Awakenings

I was reminded again of just how little I knew, how ignorant I was, when I stopped drinking and came into this program. Here I was, my mind still clouded by alcohol, and all this education stuffed into my head, particularly the seminary years. And I thought I knew something. Looking back I have to be grateful for my sponsor and those old timers.

I was talking to a young man, who is relatively new, after the meeting today. We were talking about the first three Steps. And he almost got me laughing, when he told me that his sponsor wanted him to read the fourth chapter, We Agnostics. He exhibited almost the same thoughts I had back then. I really didn’t want to read it, because, after all, I had studied this stuff. I didn’t need to go there. Yet my sponsor kept insisting that I do it.

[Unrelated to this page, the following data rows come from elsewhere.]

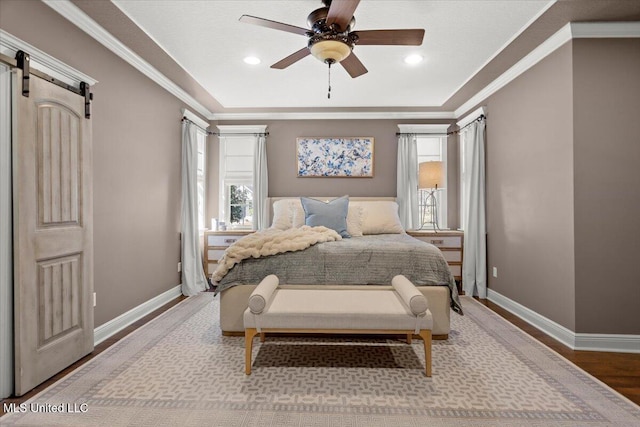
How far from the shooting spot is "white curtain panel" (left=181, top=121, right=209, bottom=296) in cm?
438

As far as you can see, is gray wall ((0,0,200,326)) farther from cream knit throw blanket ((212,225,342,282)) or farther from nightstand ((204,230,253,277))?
cream knit throw blanket ((212,225,342,282))

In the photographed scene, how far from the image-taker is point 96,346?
9.09 ft

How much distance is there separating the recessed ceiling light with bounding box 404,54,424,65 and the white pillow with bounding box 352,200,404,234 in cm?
177

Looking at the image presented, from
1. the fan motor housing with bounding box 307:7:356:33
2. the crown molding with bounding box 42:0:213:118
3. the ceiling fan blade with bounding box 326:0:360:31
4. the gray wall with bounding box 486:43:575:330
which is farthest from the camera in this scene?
the gray wall with bounding box 486:43:575:330

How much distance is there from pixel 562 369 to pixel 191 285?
3.90 m

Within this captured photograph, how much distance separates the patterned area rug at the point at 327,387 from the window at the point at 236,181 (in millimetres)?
2702

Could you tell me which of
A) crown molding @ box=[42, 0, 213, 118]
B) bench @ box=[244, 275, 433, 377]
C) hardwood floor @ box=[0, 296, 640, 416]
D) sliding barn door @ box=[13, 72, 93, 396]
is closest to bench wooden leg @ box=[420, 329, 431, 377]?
bench @ box=[244, 275, 433, 377]

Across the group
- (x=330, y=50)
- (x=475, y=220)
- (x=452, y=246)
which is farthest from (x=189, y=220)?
(x=475, y=220)

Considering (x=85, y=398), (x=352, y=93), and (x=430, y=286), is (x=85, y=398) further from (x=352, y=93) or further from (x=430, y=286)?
(x=352, y=93)

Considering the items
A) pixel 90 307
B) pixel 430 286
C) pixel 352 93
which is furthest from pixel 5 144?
pixel 352 93

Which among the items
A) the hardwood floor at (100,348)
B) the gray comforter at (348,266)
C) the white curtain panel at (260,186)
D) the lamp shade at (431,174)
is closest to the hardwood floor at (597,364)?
the hardwood floor at (100,348)

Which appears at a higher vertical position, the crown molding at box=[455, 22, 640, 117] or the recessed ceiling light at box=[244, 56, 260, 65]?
the recessed ceiling light at box=[244, 56, 260, 65]

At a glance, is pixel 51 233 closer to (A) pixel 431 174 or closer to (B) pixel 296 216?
(B) pixel 296 216

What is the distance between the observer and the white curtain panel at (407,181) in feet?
16.8
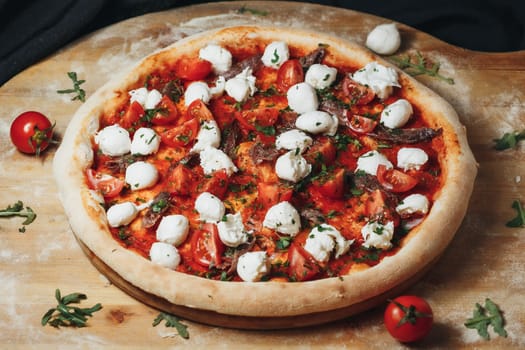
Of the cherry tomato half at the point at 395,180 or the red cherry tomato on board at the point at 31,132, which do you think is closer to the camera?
the cherry tomato half at the point at 395,180

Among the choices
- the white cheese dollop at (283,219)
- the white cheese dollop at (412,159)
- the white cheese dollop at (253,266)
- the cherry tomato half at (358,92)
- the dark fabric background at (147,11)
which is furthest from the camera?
the dark fabric background at (147,11)

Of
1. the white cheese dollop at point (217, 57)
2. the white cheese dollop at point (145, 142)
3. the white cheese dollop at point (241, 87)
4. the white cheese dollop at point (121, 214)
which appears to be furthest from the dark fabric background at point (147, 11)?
the white cheese dollop at point (121, 214)

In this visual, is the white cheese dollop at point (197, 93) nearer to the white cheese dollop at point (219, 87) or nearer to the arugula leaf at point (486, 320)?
the white cheese dollop at point (219, 87)

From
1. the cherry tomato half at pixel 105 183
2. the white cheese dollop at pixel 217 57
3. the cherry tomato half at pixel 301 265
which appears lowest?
the cherry tomato half at pixel 301 265

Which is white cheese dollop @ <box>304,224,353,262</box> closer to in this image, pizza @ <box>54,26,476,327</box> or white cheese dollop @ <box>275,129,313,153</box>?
pizza @ <box>54,26,476,327</box>

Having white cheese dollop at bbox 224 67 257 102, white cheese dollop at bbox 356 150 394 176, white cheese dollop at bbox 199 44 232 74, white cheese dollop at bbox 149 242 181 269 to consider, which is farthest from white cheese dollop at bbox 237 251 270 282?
white cheese dollop at bbox 199 44 232 74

Finally I did read that chapter and was stunned. All that my sponsor and others had told me became a revelation to me. I really didn’t know that I didn’t know. I only thought I knew. I knew nothing. In fact, as I read, I was to discover that I was probably an agnostic myself. Moreover, I began to see why my sponsor told me to leave all I thought I had learned outside of the rooms. All that stuff was just an argument to keep me confused and unwilling to learn and change.

So I began to peal this stuff off of my mind. To put it all aside for another day, when it might become useful. But not until I began to learn the basics of this program. To open the door to a spiritual way of life. Something “I thought” I knew from way back. How wrong I was. What I had learned wasn’t wrong, it was just that all I did was “learn”. I didn’t have a clue on how to practice this way of life.

As we talked about the Eleventh Step today, I was reminded of all of this. That’s because of what I read about something Bill W. had written last night, which I had read before. He had already written the 12&12 years before he wrote this article I was reading. When he spoke about what he had written about the Eleventh Step, he said that he felt like a “beginner”. And he said he was not alone in this and was going to have to learn all over again. It reminded me of me. I need to wake up and begin to learn all over again.

Then, before I went to sleep, I read another article on the Eleventh Step. Another wake up call. It’s what I needed. Like going back to that time, when my sponsor and others awakened me to reality. Just grateful that I have had these awakenings.